L’autre grand intérêt du web de données est de faciliter l’accès aux contenus. L’ajout de métadonnées descriptives dans les pages HTML est un premier pas que beaucoup de sites ont aujourd’hui franchi. Les moteurs de recherches généralistes indexent ces données et les exploitent pour fournir à leurs utilisateurs de plus en plus d’information structurée – qui n’a jamais rencontré le knowledge graph de Google ?

Les possibilités sont pourtant loin d’être atteintes, en particulier dans le domaine de la publication scientifique. Si une partie des éditeurs fournit des notices en XML, ces dernières restent difficiles à exploiter et doivent être retraitées ; c’est ce que le hub de métadonnées s’attache à faire. Et s’il faut saluer les efforts de certains groupes commerciaux comme Nature, qui a publié en Linked data l’ensemble des titres de sa plateforme, on peut espérer la généralisation de ces efforts, notamment du côté des acteurs de l’open access.

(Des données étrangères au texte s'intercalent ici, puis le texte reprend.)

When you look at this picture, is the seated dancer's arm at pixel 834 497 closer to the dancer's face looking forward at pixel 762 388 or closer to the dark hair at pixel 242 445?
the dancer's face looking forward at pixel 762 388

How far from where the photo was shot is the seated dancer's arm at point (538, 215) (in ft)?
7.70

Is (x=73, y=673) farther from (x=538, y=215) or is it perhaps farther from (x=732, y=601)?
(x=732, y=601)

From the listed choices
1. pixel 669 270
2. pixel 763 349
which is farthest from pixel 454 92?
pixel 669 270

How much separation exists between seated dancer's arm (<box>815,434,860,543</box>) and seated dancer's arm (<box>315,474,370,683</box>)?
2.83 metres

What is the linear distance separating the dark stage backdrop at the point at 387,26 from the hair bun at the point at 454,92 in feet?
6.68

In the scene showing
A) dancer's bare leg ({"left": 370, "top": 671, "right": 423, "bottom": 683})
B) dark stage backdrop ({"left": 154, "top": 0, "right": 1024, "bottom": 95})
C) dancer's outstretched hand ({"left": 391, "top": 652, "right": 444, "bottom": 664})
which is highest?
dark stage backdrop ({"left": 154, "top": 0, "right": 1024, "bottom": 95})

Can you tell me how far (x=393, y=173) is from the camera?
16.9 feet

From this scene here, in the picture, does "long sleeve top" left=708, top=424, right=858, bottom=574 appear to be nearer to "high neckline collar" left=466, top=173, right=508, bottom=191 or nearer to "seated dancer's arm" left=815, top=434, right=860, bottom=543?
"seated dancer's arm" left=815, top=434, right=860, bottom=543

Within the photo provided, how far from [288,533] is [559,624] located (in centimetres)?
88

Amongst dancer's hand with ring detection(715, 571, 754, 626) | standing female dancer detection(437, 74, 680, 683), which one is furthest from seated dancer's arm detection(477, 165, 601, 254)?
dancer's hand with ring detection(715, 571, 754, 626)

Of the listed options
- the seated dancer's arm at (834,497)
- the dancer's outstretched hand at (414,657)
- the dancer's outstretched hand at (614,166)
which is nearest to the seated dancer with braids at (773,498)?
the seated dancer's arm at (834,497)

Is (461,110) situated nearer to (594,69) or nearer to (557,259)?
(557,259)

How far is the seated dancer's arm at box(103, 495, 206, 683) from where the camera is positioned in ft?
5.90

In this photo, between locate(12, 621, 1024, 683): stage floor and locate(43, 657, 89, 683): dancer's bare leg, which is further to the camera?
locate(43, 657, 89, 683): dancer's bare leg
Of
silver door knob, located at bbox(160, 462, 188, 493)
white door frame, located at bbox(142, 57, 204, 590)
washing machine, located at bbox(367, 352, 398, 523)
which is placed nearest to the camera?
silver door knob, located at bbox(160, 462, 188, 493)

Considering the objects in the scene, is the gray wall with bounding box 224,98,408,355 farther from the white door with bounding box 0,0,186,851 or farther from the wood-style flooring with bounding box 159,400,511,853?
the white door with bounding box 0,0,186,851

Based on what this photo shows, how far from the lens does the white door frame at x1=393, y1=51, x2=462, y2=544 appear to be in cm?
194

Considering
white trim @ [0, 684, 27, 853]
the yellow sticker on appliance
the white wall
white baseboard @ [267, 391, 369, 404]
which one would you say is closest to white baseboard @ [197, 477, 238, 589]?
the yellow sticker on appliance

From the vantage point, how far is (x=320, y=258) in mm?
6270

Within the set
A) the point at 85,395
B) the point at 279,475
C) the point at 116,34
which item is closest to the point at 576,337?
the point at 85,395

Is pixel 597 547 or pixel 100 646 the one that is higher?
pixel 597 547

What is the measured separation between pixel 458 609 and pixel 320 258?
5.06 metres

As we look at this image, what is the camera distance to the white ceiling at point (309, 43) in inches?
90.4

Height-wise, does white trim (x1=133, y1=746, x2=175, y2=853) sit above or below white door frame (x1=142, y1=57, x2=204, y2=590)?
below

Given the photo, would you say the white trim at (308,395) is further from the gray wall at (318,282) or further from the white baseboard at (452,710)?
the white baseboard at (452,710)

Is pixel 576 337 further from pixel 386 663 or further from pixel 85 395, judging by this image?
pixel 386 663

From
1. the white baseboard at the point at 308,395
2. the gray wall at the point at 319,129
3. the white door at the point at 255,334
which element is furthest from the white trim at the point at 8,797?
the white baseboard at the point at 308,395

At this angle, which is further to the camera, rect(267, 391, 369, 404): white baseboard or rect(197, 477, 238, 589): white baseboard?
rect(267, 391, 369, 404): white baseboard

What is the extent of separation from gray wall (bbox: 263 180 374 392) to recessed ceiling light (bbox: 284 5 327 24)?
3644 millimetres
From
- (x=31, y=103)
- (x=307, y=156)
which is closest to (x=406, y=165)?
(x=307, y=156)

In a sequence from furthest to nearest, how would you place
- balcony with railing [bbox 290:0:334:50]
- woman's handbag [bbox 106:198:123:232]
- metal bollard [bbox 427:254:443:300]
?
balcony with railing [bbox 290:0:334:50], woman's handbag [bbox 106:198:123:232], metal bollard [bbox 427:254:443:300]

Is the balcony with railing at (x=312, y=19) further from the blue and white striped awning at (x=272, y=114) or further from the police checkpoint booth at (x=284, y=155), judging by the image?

L’exposition native en RDF d’un nombre croissant de sources permettrait de faire émerger de nouveaux outils de découverte, qui sachent vraiment intégrer des données hétérogènes, au lieu de juxtaposer des notices XML.

De l’exposition au « triplestore »

Mais le web de données est bien plus qu’un moyen d’exposer ou d’exporter les données. Les travaux de la BNF, du Centre International de l’ISSN et de l’Abes donnent à voir des cheminements similaires : la modélisation et l’exposition ont été d’abord l’occasion d’apprendre en marchant, de se familiariser avec la structure en réseau des graphes, très différente de celle des bases de données relationnelles. Chemin faisant, on a commencé (et ce n’est pas rien pour des bibliothécaires !) à se défaire du concept de notice, pour mieux constater que celle-ci est elle-même un document, juste une vue parmi d’autres sur des triplets décrivant une ou plusieurs ressources représentées par des URI.

Mais s’arrêter là aurait un goût de trop peu. Après avoir proposé du RDF pour les autres, la suite logique est d’essayer d’en exploiter soi-même toutes les potentialités : pour cela, il faut les charger dans une base RDF interne, et se mesurer à la puissance et à la souplesse du langage SPARQL. Celui-ci est un outil d’administration avec lequel les bibliothécaires ou documentalistes peuvent explorer et manipuler très finement leurs métadonnées, effectuer des croisements et des inférences complexes, interroger des sources hétérogènes, internes ou externes, qui peuvent y coexister à volonté. Et tout cela, en s’affranchissant, dans une certaine mesure, du recours aux informaticiens.

Il permet ensuite d’utiliser au maximum la logique des alignements pour connecter de façon cohérente toutes ces sources, et in fine de s’appuyer sur eux pour enrichir ou compléter ses propres contenus. Le SPARQL Endpoint de démonstration élaboré par l’Abes donne un aperçu, partiel, de ce genre d’« atelier ».

Cette articulation ne va cependant pas de soi, car les formats actuels de production de métadonnées (Marc, EAD…) obéissent à des logiques et des structures qui n’ont pas été pensées pour le web de données. Le « triplestore » est l’environnement où l’on peut construire et tester de nouveaux modèles hors des contraintes des bases natives, en particulier pour accompagner la transition bibliographique vers les modèles FRBR, ou FRBRoo, et pour livrer un cadre commun à la documentation, aux archives et aux musées. C’est là que des initiatives comme Bibframe, PRESSoo ou le projet « Records in context » du Conseil international des archives donneront toute leur mesure, ou devront évoluer encore.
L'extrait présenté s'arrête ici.